I was thinking about tension.
And things that defeat tension.
Let me start out by saying i hate stories with time travel machines.
By their very nature, they defeat tension. They make every event near-irrelevant (since you can always go back and change how everything came out).
You can get around this, but it always feels like a poorly executed hack.

This same sort of thing happens in comics.
What are the chances that the Flash is going to die in any particular issue? Sure, Barry died in the most massive comic book epic ever (Crisis On Infinite Earths) but what about Flash issue 184? Did anything change there? No. NNot in 211 either.
My point is that given the nature of the beast, change isn't something that happens much in comics, and death even less so.
Push comes to shove, you need to get that title out every month. You need to acknowledge that you aren't going to be the last person to work on that title, either, so you can't really screw anything up for long. And lets not forget all the history.
Just imagine if someone decided that Superman wasn't from Krypton and, instead, was a plant-being created by the super-science of Atlantis.

This isn't to say we don't get changes, that there aren't repurcussions, just that they are few and far between. Superman became electric. For a bit. Spiderman wore black. For a bit. The Hulk was intelligent. For a...well, you get my point.
Hal Jordan, Jean Grey, Oliver Queen...all died. All came back.
As I understand the Marvel Universe, there are only two characters who don't come back. Uncle Ben and Bucky. I'm pretty sure Bucky came back, but its hard to tell. We can also add in Gwen Stacy. In DC, its pretty much Thomas and Martha Wayne, and probably Jor-El and Lara. Why? Because you can't have Spiderman, Batman, or Superman without these deaths. I don't know why Bucky is on the list (Captain America has zero angst). He just is.
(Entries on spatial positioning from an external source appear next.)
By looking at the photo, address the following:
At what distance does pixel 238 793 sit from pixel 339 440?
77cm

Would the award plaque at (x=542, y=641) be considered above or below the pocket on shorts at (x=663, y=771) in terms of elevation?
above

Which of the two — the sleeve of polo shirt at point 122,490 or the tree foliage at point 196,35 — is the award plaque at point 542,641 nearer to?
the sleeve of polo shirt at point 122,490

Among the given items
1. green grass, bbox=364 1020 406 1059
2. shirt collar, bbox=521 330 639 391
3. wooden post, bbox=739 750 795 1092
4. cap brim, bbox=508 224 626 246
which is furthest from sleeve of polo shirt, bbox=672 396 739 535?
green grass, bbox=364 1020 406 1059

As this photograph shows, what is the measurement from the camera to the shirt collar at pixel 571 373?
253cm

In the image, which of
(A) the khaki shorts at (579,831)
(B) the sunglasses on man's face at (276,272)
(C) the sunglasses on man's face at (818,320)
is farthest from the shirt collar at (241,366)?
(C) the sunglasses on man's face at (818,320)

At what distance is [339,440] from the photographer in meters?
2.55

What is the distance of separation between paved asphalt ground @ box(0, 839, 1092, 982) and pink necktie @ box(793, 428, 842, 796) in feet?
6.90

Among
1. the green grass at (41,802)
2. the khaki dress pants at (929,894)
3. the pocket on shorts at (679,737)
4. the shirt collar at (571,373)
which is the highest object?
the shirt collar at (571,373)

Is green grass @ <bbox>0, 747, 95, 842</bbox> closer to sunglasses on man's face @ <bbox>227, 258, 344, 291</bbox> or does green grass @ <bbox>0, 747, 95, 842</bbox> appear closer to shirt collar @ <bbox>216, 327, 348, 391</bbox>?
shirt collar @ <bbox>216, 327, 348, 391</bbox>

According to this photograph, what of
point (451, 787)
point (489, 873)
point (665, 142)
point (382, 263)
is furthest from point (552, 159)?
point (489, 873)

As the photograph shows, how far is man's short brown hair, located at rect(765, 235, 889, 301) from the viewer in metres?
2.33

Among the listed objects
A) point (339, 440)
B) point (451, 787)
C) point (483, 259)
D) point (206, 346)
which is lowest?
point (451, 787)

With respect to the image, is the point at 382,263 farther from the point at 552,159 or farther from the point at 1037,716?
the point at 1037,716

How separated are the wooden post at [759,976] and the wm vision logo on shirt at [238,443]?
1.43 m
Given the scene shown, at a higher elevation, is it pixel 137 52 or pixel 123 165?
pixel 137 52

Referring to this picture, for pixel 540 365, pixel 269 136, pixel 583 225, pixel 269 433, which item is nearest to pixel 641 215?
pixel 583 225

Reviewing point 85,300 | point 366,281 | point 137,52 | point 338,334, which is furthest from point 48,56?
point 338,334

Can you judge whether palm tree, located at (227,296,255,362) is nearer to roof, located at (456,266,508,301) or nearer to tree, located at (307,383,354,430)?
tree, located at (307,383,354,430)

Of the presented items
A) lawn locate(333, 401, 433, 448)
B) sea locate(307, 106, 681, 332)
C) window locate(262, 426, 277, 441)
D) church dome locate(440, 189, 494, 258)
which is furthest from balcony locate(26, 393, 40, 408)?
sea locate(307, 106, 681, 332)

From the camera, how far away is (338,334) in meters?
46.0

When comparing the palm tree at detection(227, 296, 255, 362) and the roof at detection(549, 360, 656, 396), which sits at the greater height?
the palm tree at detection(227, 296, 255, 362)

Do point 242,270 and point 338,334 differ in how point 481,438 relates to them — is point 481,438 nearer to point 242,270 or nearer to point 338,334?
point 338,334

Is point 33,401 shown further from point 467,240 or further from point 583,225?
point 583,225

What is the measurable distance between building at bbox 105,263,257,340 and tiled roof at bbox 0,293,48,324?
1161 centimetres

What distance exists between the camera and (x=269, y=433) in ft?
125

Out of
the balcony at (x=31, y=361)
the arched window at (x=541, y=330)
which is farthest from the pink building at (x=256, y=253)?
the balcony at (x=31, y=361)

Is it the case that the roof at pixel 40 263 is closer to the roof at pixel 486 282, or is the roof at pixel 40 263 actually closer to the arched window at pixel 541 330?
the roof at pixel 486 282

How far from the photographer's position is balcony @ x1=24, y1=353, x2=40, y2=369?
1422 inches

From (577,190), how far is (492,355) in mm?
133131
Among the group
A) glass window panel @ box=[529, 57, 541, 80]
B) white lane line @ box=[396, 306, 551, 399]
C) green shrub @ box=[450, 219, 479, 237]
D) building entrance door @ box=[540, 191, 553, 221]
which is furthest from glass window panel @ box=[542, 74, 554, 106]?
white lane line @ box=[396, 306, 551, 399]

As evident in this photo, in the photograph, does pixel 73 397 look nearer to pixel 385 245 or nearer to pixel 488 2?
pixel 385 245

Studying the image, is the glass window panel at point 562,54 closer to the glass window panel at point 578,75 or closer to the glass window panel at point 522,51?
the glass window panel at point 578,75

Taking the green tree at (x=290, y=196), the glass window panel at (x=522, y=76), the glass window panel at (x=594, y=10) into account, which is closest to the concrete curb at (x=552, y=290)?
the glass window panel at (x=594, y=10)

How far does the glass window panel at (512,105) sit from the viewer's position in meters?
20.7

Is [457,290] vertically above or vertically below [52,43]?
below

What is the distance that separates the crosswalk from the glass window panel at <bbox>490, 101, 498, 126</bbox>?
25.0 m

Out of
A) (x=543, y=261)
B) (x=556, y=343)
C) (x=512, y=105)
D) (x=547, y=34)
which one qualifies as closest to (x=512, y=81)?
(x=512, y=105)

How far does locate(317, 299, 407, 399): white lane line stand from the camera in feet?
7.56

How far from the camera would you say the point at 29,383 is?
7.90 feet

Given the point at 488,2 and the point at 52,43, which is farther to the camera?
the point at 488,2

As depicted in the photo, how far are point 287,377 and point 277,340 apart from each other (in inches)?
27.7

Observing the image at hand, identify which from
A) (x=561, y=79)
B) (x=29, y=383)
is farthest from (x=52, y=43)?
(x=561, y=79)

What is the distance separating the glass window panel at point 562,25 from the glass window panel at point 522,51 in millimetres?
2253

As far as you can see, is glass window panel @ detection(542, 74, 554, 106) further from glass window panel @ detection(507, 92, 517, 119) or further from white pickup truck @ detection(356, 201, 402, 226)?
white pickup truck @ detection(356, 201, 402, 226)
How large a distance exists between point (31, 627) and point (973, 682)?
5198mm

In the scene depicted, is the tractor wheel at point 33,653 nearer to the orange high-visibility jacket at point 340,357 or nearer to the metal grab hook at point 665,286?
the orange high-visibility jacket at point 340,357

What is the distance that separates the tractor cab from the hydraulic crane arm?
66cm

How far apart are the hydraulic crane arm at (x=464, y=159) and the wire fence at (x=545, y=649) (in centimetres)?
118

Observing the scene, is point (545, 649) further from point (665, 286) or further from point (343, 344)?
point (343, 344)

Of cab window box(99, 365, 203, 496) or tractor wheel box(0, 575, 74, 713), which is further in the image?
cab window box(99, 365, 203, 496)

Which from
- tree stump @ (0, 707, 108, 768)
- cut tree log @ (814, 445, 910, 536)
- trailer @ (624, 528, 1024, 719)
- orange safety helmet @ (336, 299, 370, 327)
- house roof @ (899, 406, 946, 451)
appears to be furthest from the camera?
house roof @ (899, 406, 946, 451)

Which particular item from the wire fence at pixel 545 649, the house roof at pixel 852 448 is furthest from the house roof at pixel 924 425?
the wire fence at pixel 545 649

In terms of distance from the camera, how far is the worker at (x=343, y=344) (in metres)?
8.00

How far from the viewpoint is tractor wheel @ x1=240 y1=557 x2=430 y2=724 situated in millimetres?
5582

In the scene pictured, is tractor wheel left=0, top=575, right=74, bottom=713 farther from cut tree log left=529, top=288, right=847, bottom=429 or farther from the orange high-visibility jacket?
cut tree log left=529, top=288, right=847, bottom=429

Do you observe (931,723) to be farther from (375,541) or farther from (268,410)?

With all that said, does this mean the medium is for crappy writers?
No.
It means the medium needs BETTER writers.
Watch Apollo 13.
Great movie.
Lots of tension.
And yet you know...and I mean you know from HISTORY, not from 'oh, the hero always lives'...that it all ends up OK.
And yet...
Good writers create tension, drama, conflict, uncertainty where, by all reasonable views, there should be none.